What I would like to write about today is the well-coordinated effort of government officials, red cross workers, emergency personal, police, firefighters and volunteers. The key to a successful emergency effort is coordination between local police and firefighters who have an detailed understanding of a city’s needs, with larger state (e.g.: Cal Fire) and federal (e.g.: FEMA) workers who bring additional capital and manpower resources to the region.
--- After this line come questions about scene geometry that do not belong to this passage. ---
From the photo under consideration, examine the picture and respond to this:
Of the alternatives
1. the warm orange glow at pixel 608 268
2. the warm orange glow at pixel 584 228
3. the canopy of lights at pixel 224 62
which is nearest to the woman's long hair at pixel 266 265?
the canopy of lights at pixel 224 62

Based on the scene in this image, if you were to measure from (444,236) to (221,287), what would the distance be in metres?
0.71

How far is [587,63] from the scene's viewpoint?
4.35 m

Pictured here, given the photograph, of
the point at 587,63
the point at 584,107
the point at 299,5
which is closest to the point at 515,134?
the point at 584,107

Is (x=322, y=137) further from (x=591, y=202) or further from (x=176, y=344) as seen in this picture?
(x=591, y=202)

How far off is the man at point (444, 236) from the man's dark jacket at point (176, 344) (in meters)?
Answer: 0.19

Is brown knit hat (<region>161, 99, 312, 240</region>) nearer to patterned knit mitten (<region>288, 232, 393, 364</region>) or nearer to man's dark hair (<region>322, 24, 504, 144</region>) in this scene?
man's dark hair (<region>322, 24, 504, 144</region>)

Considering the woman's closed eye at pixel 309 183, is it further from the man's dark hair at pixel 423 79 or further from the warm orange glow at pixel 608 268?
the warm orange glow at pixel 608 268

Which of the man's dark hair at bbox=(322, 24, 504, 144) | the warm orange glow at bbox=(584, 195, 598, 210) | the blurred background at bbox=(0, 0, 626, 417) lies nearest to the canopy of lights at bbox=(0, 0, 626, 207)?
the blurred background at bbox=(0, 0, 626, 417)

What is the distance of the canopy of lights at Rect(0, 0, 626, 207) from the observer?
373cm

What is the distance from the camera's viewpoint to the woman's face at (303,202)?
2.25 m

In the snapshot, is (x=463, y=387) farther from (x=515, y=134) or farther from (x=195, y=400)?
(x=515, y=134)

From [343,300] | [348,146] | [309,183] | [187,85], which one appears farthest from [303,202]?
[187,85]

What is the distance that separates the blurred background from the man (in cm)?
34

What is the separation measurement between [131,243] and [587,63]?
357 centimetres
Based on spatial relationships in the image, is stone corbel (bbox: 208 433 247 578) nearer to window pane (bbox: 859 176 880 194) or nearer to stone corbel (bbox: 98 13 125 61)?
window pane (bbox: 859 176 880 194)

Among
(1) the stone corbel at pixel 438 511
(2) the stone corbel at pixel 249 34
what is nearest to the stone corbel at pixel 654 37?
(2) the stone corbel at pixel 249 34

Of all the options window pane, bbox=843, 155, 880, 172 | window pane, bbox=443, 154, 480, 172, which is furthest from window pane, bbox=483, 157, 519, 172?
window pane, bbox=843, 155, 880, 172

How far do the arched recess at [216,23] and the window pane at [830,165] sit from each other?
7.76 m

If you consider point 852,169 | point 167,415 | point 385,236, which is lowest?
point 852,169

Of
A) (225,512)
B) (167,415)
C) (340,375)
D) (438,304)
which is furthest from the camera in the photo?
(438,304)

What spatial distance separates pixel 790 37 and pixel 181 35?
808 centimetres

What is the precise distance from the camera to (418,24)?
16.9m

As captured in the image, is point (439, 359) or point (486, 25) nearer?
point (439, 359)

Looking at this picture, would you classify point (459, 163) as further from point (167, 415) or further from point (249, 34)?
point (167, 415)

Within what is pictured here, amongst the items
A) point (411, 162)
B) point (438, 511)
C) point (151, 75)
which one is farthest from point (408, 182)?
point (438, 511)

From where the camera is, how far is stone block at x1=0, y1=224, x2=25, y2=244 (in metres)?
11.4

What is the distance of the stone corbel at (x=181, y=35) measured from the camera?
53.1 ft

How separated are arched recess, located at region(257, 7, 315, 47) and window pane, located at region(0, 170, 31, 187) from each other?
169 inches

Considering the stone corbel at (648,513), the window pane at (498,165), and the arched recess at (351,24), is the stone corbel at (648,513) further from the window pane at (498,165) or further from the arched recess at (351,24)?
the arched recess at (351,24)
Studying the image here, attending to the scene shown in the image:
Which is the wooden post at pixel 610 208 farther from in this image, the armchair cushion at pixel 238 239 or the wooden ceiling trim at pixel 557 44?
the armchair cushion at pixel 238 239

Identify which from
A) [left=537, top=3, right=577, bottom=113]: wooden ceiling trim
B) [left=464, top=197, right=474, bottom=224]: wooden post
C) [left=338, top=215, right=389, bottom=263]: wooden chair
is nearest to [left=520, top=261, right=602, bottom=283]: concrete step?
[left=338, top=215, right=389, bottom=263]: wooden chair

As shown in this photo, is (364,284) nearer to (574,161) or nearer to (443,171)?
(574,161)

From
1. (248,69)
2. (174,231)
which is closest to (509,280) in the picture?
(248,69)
Reverse 9-1-1 calls were made for individuals who had to evacuate from their homes. Police patrolled these evacuated homes to protect them from looters. Numerous shelters were set up in the safer areas of San Diego. The city/county even had a plan so that if these shelters filled up, backup shelters were prepared to come on line. After the Virginia Tech massacre, my university (UCSD) installed text message, email and phone alert system and employed these methods to inform faculty, students and staff of wildfire risks and school closure. The evacuation of over 100 sick and elderly patients from Pomerado Hospital even seemed to take place in an orderly fashion.

This is not to say that there have been no problems. Firefighters on the ground in Orange County called for more air support to put out the flames, but high winds for much of the day yesterday made the use of water and flame retardant from the air infeasible.

While Katrina was one of the greatest disasters in U.S. history, the repercussions from that disaster have made municipalities all over the U.S. have to prepare for the worst. In San Diego, these preparations are helping to save many lives.

I wish that everyone in southern California is able to stay safe.